Dataset:
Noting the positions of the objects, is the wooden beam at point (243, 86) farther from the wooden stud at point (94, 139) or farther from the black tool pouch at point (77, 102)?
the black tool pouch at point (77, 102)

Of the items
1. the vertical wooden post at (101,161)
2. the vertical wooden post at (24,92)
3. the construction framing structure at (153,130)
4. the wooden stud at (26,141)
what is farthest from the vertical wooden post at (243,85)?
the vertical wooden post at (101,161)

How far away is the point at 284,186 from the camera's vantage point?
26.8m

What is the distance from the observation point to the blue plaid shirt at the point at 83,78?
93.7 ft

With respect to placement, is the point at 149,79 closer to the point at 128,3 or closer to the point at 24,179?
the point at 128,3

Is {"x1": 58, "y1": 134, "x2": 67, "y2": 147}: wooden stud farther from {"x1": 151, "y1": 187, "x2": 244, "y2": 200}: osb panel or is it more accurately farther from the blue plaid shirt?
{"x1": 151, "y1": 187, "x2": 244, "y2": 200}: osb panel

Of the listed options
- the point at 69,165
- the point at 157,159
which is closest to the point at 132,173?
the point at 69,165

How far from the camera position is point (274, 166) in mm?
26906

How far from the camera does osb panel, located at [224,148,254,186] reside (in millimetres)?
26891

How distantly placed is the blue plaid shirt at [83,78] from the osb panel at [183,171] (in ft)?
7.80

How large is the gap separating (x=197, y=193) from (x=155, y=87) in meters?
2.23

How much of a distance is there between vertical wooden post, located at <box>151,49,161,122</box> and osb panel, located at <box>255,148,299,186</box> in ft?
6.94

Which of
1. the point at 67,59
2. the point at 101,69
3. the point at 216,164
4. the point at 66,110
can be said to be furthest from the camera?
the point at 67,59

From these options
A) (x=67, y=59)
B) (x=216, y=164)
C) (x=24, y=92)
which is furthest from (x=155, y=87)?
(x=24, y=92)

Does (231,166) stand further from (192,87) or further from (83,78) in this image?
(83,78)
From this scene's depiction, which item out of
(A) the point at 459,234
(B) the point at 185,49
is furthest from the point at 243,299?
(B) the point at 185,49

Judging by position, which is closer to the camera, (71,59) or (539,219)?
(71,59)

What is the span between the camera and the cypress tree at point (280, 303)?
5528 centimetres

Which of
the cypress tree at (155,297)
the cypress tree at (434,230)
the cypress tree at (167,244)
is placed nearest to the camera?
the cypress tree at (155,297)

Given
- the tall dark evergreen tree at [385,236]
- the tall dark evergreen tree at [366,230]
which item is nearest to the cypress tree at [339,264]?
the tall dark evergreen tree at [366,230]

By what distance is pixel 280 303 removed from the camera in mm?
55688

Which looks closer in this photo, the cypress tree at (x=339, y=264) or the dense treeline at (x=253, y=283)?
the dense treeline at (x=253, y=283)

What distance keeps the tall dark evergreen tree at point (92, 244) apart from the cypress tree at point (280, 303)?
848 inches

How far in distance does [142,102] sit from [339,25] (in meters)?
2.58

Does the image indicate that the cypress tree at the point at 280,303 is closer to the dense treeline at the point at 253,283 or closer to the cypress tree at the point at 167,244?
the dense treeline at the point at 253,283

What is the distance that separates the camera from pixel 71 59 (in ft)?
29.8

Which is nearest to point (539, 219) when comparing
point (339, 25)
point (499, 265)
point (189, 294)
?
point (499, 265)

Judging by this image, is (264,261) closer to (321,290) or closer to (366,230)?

Task to complete: Locate "How large is" in the material, then quote the line that contains it and all lines after it through the final one.

Right answer:
How large is the gap separating (x=197, y=193) from (x=155, y=87) in meters?
2.23

How much of a distance is there between vertical wooden post, located at <box>151,49,161,122</box> and osb panel, located at <box>255,148,299,186</box> in ft?
6.94

Which of
1. the point at 67,59
2. the point at 101,69
3. the point at 216,164
4. the point at 66,110
can be said to be furthest from the camera?
the point at 67,59

From these options
A) (x=67, y=59)
B) (x=216, y=164)
C) (x=24, y=92)
which is furthest from (x=155, y=87)?
(x=24, y=92)

Does (231,166) stand further from (192,87) or further from (83,78) in this image?
(83,78)
From this scene's depiction, which item out of
(A) the point at 459,234
(B) the point at 185,49
is furthest from the point at 243,299?
(B) the point at 185,49

Judging by position, which is closer to the camera, (71,59) or (539,219)?
(71,59)

What is the span between the camera and the cypress tree at point (280, 303)?
5528 centimetres

Which of
the cypress tree at (155,297)
the cypress tree at (434,230)
the cypress tree at (167,244)
is placed nearest to the camera?
the cypress tree at (155,297)

Given
- the tall dark evergreen tree at [385,236]
- the tall dark evergreen tree at [366,230]
which item is nearest to the cypress tree at [339,264]?
the tall dark evergreen tree at [366,230]

By what distance is pixel 280 303 removed from the camera in mm?
55688

Which looks closer in this photo, the cypress tree at (x=339, y=264) or the dense treeline at (x=253, y=283)?
the dense treeline at (x=253, y=283)

What distance keeps the tall dark evergreen tree at point (92, 244) apart from the cypress tree at point (280, 303)?
848 inches

How far in distance does [142,102] sit from [339,25] (in meters)?
2.58

Does the image indicate that the cypress tree at the point at 280,303 is closer to the dense treeline at the point at 253,283 or closer to the cypress tree at the point at 167,244?
the dense treeline at the point at 253,283

What is the distance that separates the camera from pixel 71 59 (in ft)?
29.8

Which is nearest to point (539, 219) when comparing
point (339, 25)
point (499, 265)
point (189, 294)
?
point (499, 265)

Judging by this image, is (264,261) closer to (321,290) or closer to (366,230)?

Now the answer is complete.